WASHINGTON — No region of the country has escaped the economic fallout from the terrorist attacks, the Federal Reserve said Wednesday.
Analysts said the Fed’s new assessment of business conditions around the country increased the likelihood that the central bank will cut interest rates for a tenth time this year when its policymakers meet on Nov. 6.
Releasing its latest survey, compiled from reports from its 12 regional banks, the Fed said the Sept. 11 attacks depressed consumer spending, forced cancellation of orders to manufacturing companies and caused widespread layoffs across a variety of industries.
"Layoffs and plants closings have been reported in many industries, from financial services on the East Coast to media and advertising on the West Coast to auto parts in the central states," the report stated.
Most economists said the new report made a tenth rate cut all but inevitable. Many predicted the reduction will be the larger half-point that the central bank has used for most of this year.
The Fed has cut rates by 4 percentage points since Jan. 3, pushing its key federal funds rate to 2.5 percent, the lowest level in nearly 40 years.
"I think the Fed will cut by a half-point because of the mushrooming and spreading weakness in the economy and also because anything less would disappoint the markets," said Sung Won Sohn, chief economist at Wells Fargo in Minneapolis.
The Fed survey, known as the beige book for the color of its cover, depicted an economy that came to a virtual standstill in the days immediately following Sept. 11 as air travel was temporarily suspended and Americans stayed home to watch television news reports.
Since the initial shock, consumers have returned to the stores, but spending was below the level of early September, causing many retailers to lower their expectations for upcoming holiday sales.
"Business activity recovered quickly from some aspects of the shock, but longer-run aspects are more difficult to assess," the report said.
In terms of the impact on employment, the Fed noted large layoffs in the aircraft and aircraft parts industries as orders for new planes have been cut sharply.

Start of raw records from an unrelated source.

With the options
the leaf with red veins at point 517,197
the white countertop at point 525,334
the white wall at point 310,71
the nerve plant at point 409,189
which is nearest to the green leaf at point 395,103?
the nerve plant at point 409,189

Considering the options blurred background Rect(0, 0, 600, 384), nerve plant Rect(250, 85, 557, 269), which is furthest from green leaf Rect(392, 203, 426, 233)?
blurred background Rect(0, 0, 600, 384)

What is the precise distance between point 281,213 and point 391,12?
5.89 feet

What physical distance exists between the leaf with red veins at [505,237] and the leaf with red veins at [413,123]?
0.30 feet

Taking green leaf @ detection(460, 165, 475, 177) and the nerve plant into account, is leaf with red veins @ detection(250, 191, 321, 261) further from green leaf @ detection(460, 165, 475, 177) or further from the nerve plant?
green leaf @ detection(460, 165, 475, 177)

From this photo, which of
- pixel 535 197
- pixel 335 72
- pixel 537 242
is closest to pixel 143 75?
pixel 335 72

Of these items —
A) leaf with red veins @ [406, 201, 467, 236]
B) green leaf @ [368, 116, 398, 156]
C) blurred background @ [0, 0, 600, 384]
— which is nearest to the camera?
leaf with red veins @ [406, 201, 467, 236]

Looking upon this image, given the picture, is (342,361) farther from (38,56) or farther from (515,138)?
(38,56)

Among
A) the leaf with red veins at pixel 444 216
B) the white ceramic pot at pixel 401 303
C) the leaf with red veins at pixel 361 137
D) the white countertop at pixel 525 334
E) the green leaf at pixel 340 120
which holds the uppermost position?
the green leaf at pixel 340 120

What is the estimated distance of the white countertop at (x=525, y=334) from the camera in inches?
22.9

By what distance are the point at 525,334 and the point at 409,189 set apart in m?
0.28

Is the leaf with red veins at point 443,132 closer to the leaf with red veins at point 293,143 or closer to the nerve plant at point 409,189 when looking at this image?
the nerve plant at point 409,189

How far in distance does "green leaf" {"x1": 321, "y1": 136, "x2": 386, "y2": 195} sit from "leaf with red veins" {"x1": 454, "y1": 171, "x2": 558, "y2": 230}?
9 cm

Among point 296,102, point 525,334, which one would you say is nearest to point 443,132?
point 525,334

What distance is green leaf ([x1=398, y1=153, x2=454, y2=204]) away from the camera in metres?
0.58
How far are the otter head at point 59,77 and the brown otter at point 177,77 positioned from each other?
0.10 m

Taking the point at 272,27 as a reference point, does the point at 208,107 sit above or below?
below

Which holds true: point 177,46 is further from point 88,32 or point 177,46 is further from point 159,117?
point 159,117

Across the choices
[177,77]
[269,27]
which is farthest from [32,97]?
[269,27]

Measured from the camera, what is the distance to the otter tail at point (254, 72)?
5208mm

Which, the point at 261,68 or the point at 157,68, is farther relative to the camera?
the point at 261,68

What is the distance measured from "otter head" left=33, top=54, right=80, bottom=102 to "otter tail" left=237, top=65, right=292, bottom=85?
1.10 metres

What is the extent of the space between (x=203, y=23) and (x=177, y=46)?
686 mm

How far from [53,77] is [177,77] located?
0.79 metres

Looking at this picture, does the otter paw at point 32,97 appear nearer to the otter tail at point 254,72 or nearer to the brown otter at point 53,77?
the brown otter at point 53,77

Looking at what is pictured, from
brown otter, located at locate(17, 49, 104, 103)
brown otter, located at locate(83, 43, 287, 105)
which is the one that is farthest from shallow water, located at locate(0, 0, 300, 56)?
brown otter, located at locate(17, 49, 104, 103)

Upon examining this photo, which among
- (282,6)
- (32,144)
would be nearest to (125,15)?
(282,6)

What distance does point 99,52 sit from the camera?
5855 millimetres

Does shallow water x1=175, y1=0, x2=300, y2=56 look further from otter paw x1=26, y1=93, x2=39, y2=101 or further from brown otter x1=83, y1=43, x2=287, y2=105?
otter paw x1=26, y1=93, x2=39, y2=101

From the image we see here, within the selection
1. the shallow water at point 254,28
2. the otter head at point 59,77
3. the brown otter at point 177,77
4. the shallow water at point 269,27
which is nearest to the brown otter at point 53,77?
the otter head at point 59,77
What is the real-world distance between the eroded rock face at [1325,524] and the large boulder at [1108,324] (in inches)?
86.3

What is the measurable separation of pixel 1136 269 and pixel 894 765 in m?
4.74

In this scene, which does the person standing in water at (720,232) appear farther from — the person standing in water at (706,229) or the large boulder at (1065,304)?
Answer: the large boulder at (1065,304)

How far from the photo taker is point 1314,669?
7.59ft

It also noted sharp job losses in many other industries.
"The continued weakness in manufacturing has contributed to pessimism about when orders will improve," the survey said. "Many districts do not expect a turnaround until 2002."
Many economists believe that economic output contracted in the July-September quarter and will fall even more sharply in the current quarter. The traditional definition of a recession is two consecutive quarters of falling gross domestic product.
Economists are forecasting a rebound in early 2002, helped by massive amounts of government stimulus in the form of increased spending, new tax cuts and the lower interest rates provided by the Fed.